Shared by Alex Hodges with permission from the author KV Dipu & previosuly published Express Computer
Companies are increasingly being called upon to file ESG data by regulators, investors and customers. As ESG compliance is the need of the hour, the opportunity is ripe for the usage of digital tools in this area
Companies are increasingly being called upon to file ESG* data by regulators, investors and customers. At the outset, this calls for timely and accurate data management, which is a challenge for most firms, given the myriad data sources they manage and the complex landscape they operate in. And since ESG compliance is the need of the hour, the opportunity is ripe for the usage of digital tools in this area. A quick compendium of the various areas wherein technology can be leveraged for ESG reporting compliance is as given below.
Centralization and digitization of data: A single source of data minimizes the effort of collation. Also, it enhances accuracy since the need to conduct dedupe across different sources is eliminated. This is precisely where centralization of data management kicks in. Also, the more digitized the data, the easier it is to ingest. There are a plethora of tools out there on both these fronts.

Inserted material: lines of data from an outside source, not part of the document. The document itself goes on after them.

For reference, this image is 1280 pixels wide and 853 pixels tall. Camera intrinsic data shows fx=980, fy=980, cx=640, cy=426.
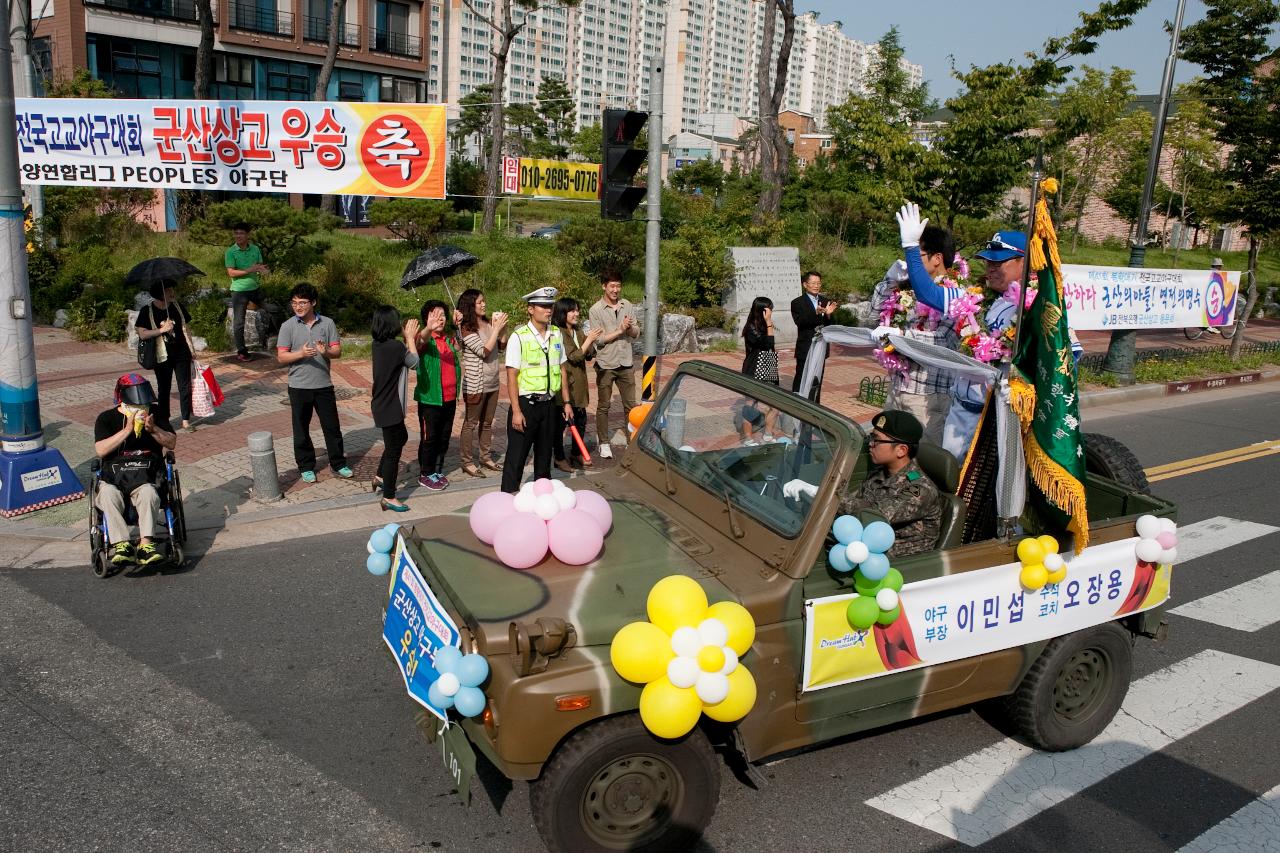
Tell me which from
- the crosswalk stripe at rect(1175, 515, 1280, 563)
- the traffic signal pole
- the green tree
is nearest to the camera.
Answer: the crosswalk stripe at rect(1175, 515, 1280, 563)

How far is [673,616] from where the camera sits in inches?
146

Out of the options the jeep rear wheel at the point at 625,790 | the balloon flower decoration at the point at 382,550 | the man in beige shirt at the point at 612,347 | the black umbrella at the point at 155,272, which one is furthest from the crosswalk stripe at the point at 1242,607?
the black umbrella at the point at 155,272

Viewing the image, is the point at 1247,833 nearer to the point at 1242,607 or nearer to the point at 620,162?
the point at 1242,607

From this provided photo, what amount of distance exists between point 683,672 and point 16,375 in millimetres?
6981

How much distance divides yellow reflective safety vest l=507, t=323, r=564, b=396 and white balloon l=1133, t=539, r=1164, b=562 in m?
4.58

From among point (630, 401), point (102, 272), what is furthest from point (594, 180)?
point (630, 401)

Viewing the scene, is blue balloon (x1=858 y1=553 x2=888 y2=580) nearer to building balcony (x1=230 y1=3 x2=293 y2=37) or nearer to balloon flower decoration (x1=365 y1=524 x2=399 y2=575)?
balloon flower decoration (x1=365 y1=524 x2=399 y2=575)

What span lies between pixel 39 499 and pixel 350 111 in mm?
6507

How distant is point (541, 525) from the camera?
4250 mm

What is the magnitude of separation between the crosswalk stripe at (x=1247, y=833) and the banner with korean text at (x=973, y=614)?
1017 millimetres

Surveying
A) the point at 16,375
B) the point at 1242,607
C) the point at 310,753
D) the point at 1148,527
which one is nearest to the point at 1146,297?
the point at 1242,607

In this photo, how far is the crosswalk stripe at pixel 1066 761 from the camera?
4477 mm

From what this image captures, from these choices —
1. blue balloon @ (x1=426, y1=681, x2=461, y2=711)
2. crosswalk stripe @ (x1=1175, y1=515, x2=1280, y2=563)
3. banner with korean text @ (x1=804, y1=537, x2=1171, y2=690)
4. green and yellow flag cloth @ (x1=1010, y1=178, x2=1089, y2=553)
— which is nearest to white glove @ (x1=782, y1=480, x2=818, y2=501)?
banner with korean text @ (x1=804, y1=537, x2=1171, y2=690)

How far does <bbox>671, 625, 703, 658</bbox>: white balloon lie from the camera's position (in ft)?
12.0
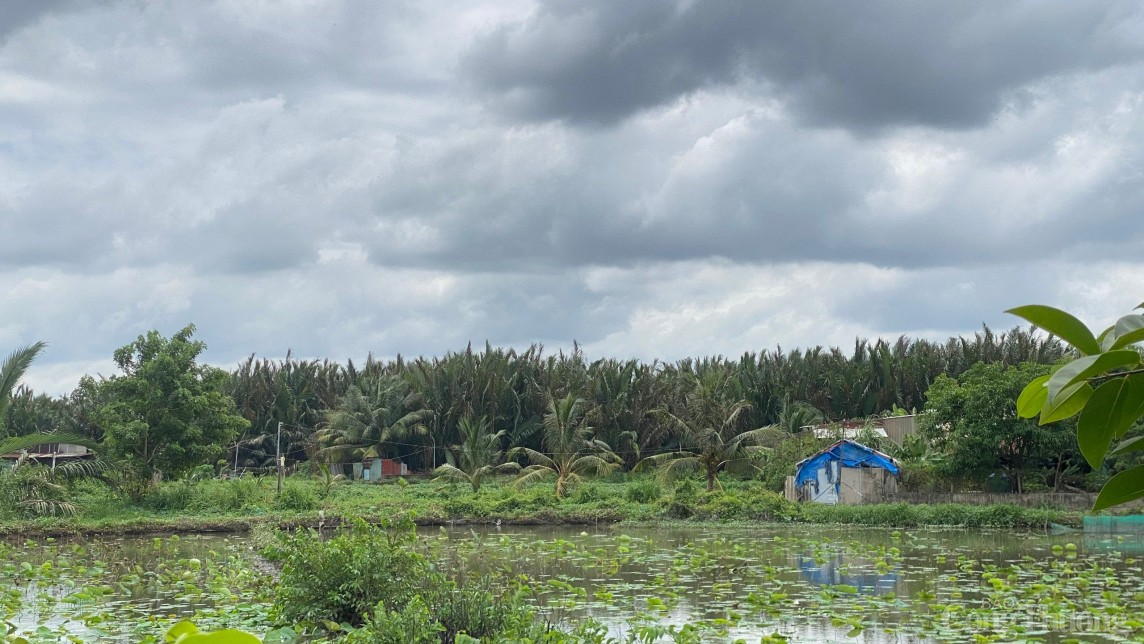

Use AI for matching data with the requirements of frameworks: Since the data requirements can be complex and multi-dimensional, the usage of Artificial Intelligence (AI) to ensure that the data available is matched with the requirements of the frameworks in vogue can mitigate efforts significantly. Also, this can aid the development of standardized frameworks in the long term.
Navigate spaghetti landscape: Since different functions & businesses drive a tendency to develop a complex labyrinth of scattered sub-systems and platforms over a period of time, technology can help the ESG team navigate the spaghetti landscape to arrive at a single source of truth!
Cross-functional: Since ESG reporting is typically cross-functional, digital tools can help the ESG team collate the right metrics across functions to ensure timely compliance.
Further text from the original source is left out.